Surveys
"E7" Countries To Overtake "G7" By 2050 If Trends Persist - PwC

Another term enters the economic lexicon as the centre of gravity tilts towards emerging market economies, such as those in Asia.
The world of economics might sometimes struggle to come up with solutions to the woes of debt or weak growth but its practitioners show no sign of losing the ability to conjure up new expressions, such as BRICS, fiscal cliffs or private equity J-curves. A familiar term for a while has been the “G7”. Here comes the "E7".
According to a new report by PricewaterhouseCoopers, the rise of emerging market economies, and of Asia in particular, leads the organisation to predict that the seven biggest such nations (E7) of Brazil, Russia, India, China, Indonesia, Mexico and Turkey will grow at a much faster pace that G7 countries over the next four decades. (The G7 are France, the US, Germany, Italy, Japan, Canada and UK.)

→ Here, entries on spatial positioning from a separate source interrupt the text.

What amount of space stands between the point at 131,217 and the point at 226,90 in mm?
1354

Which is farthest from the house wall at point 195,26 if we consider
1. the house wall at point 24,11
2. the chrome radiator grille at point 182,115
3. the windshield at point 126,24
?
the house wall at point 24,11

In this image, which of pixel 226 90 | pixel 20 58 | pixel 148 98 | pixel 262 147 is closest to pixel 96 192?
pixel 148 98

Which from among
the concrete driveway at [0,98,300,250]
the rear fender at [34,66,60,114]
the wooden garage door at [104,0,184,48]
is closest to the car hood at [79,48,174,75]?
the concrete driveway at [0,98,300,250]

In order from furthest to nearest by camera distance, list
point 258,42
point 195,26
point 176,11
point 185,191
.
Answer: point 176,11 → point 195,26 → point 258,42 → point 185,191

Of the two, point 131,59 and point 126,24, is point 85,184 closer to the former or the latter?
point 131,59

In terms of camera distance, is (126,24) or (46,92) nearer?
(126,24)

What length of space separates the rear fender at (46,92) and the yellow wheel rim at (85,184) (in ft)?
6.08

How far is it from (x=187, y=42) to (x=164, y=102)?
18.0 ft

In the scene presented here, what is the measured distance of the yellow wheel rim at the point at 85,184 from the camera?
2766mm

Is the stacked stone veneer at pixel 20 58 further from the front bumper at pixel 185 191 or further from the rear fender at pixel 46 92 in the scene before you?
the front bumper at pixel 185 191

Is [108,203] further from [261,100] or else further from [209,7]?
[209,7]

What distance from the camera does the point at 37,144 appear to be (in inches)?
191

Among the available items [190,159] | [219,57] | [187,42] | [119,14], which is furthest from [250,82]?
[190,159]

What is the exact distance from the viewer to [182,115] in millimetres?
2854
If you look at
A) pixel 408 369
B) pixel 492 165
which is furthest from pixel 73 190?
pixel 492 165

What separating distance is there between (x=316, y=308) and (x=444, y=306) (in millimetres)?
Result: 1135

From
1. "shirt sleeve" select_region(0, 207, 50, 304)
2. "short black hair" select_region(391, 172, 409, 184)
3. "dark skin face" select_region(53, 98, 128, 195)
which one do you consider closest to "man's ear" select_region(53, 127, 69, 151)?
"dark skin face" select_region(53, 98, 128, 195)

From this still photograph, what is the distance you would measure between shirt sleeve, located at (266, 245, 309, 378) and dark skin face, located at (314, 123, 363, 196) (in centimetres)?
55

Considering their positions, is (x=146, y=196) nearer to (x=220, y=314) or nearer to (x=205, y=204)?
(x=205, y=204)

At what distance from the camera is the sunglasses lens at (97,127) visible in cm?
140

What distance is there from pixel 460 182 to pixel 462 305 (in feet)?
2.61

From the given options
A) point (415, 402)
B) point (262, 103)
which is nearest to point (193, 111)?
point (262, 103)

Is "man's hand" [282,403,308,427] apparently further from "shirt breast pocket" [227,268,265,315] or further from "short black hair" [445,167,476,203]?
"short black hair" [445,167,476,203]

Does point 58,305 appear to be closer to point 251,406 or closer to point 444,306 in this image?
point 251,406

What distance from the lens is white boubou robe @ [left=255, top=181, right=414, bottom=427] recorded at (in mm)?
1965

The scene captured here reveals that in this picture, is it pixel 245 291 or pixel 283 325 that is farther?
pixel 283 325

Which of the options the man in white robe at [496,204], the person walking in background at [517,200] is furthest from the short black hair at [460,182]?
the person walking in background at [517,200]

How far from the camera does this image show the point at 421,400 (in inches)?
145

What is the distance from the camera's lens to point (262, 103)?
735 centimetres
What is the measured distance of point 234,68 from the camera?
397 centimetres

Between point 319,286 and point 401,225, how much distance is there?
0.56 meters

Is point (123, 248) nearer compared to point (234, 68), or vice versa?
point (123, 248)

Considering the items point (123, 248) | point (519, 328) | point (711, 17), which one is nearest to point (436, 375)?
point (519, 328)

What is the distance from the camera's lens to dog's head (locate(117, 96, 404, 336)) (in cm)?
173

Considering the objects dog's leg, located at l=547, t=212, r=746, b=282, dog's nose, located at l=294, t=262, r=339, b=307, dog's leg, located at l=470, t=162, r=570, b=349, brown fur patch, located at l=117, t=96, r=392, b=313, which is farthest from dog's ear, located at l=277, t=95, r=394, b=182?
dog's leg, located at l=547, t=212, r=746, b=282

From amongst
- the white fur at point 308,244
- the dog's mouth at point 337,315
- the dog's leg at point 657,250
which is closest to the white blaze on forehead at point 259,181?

In purchasing power parity terms, the E7 countries could overtake the G7 before 2020 and by the middle of the century, China, the US and India could be by far the largest economies, with a big gap to Brazil in fourth place, ahead of Japan, PwC said in its latest World in 2050 report.
The report adds to a slew of commentary and studies all suggesting that the centre of economic gravity is moving from the developed nations of the West to younger economies further East, a fact driving some of the expansion by the wealth management industry in regions such as Asia-Pacific.
In its rankings of the top 20 countries, based in gross domestic product and measured in purchasing power parity terms, the top country in 2011 was the US; in 2030, the US is expected to fall behind China, and in 2050, China will retain its top spot with the US in second place.